Re: [PATCH RESEND v2] RDMA/siw: Remove direct link to net_device

From: Zhu Yanjun
Date: Sun Dec 15 2024 - 12:38:08 EST




在 2024/12/14 13:37, Zhu Yanjun 写道:
在 2024/12/12 16:18, Bernard Metzler 写道:
Do not manage a per device direct link to net_device. Rely
on associated ib_devices net_device management, not doubling
the effort locally. A badly managed local link to net_device
was causing a 'KASAN: slab-use-after-free' exception during
siw_query_port() call.

Fixes: bdcf26bf9b3a ("rdma/siw: network and RDMA core interface")
Reported-by: syzbot+4b87489410b4efd181bf@xxxxxxxxxxxxxxxxxxxxxxxxx
Link: https://syzkaller.appspot.com/bug?extid=4b87489410b4efd181bf
Signed-off-by: Bernard Metzler <bmt@xxxxxxxxxxxxxx>
---
  drivers/infiniband/sw/siw/siw.h       |  7 +++---
  drivers/infiniband/sw/siw/siw_cm.c    | 31 +++++++++++++++++++-----
  drivers/infiniband/sw/siw/siw_main.c  | 15 +-----------
  drivers/infiniband/sw/siw/siw_verbs.c | 35 ++++++++++++++++++---------
  4 files changed, 53 insertions(+), 35 deletions(-)

diff --git a/drivers/infiniband/sw/siw/siw.h b/drivers/infiniband/sw/ siw/siw.h
index 86d4d6a2170e..ea5eee50dc39 100644
--- a/drivers/infiniband/sw/siw/siw.h
+++ b/drivers/infiniband/sw/siw/siw.h
@@ -46,6 +46,9 @@
   */
  #define SIW_IRQ_MAXBURST_SQ_ACTIVE 4
+/* There is always only a port 1 per siw device */
+#define SIW_PORT 1
+
  struct siw_dev_cap {
      int max_qp;
      int max_qp_wr;
@@ -69,16 +72,12 @@ struct siw_pd {
  struct siw_device {
      struct ib_device base_dev;
-    struct net_device *netdev;
      struct siw_dev_cap attrs;
      u32 vendor_part_id;
      int numa_node;
      char raw_gid[ETH_ALEN];
-    /* physical port state (only one port per device) */
-    enum ib_port_state state;
-
      spinlock_t lock;
      struct xarray qp_xa;
diff --git a/drivers/infiniband/sw/siw/siw_cm.c b/drivers/infiniband/ sw/siw/siw_cm.c
index 86323918a570..b157bd01e70b 100644
--- a/drivers/infiniband/sw/siw/siw_cm.c
+++ b/drivers/infiniband/sw/siw/siw_cm.c
@@ -1759,6 +1759,7 @@ int siw_create_listen(struct iw_cm_id *id, int backlog)

.....

### WORK TO COMPLETE
1) In the siw patch, rewrite the passage starting at "在 2024/12/14 13:37, Zhu" and ending at "siw_query_port() call.", changing "exception" to "error".
2) According to the siw patch, how many files were changed, and how many insertions and deletions were made?
3) Write the next part of the siw patch, starting after its last line.
The records aren't needed for anything here.

Records taken from a collection:
.....

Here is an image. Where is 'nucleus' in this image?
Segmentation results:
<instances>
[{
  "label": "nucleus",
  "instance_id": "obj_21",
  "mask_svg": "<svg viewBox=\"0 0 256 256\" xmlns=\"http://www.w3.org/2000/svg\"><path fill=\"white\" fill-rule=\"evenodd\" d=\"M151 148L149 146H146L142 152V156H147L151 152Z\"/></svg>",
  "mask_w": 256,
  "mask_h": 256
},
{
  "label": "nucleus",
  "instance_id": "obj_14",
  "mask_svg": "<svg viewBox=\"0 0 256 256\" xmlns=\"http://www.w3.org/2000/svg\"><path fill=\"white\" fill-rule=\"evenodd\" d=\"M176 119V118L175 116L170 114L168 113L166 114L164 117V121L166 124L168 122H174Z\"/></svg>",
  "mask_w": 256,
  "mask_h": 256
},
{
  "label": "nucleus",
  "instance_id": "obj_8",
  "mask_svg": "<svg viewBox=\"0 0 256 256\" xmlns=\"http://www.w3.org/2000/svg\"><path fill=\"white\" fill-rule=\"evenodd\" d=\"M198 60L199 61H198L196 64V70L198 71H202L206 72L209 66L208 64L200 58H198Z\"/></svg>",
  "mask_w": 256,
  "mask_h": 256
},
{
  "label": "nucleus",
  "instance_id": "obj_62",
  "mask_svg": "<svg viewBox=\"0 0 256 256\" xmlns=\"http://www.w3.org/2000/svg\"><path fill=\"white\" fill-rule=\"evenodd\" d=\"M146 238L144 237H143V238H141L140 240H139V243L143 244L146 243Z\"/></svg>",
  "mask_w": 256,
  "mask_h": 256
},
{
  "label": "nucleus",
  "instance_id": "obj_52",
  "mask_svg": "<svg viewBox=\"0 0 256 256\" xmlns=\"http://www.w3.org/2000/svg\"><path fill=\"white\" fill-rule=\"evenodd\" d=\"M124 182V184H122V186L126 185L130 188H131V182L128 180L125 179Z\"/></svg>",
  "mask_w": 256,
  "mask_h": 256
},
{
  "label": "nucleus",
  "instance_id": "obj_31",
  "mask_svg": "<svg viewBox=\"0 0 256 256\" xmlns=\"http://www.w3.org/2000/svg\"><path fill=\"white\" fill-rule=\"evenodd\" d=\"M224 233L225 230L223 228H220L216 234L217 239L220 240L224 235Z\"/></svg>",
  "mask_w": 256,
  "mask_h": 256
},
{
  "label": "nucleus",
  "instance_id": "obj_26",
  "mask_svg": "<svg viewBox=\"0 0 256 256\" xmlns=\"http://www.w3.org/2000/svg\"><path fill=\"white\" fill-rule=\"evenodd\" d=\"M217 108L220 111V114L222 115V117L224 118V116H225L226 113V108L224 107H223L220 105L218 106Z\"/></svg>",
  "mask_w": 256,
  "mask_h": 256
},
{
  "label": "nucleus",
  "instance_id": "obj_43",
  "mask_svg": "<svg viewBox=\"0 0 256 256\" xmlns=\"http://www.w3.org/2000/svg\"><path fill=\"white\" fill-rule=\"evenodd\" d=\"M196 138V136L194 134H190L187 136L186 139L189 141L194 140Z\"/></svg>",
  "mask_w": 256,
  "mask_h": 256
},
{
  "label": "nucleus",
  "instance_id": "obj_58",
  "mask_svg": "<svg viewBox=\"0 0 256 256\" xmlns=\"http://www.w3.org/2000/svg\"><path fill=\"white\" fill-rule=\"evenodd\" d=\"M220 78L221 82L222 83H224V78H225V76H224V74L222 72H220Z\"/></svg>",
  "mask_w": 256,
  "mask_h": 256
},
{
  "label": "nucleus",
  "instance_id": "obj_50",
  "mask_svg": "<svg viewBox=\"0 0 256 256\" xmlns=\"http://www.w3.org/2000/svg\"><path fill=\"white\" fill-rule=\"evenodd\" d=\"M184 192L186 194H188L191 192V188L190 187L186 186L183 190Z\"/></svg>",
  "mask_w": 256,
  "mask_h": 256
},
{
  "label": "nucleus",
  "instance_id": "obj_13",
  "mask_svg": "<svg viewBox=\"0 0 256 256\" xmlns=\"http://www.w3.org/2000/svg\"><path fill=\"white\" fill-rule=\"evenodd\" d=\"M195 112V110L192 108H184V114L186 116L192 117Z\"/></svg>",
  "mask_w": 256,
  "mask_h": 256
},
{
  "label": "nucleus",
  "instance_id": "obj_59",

.....

### TASK-BY-TASK ANSWERS
1)
在 2024/12/14 13:37, Zhu Yanjun 写道:
在 2024/12/12 16:18, Bernard Metzler 写道:
Do not manage a per device direct link to net_device. Rely
on associated ib_devices net_device management, not doubling
the effort locally. A badly managed local link to net_device
was causing a 'KASAN: slab-use-after-free' error during
siw_query_port() call.

2) 4 files changed, with 53 insertions and 35 deletions.

3)
  {
      struct socket *s;
      struct siw_cep *cep = NULL;
+    struct net_device *ndev = NULL;
      struct siw_device *sdev = to_siw_dev(id->device);
      int addr_family = id->local_addr.ss_family;
      int rv = 0;
@@ -1779,9 +1780,15 @@ int siw_create_listen(struct iw_cm_id *id, int backlog)
          struct sockaddr_in *laddr = &to_sockaddr_in(id->local_addr);
          /* For wildcard addr, limit binding to current device only */
-        if (ipv4_is_zeronet(laddr->sin_addr.s_addr))
-            s->sk->sk_bound_dev_if = sdev->netdev->ifindex;
-
+        if (ipv4_is_zeronet(laddr->sin_addr.s_addr)) {
+            ndev = ib_device_get_netdev(id->device, SIW_PORT);
+            if (ndev) {
+                s->sk->sk_bound_dev_if = ndev->ifindex;
+            } else {
+                rv = -ENODEV;
+                goto error;
+            }
+        }
          rv = s->ops->bind(s, (struct sockaddr *)laddr,
                    sizeof(struct sockaddr_in));
      } else {
@@ -1797,9 +1804,15 @@ int siw_create_listen(struct iw_cm_id *id, int backlog)
          }
          /* For wildcard addr, limit binding to current device only */
-        if (ipv6_addr_any(&laddr->sin6_addr))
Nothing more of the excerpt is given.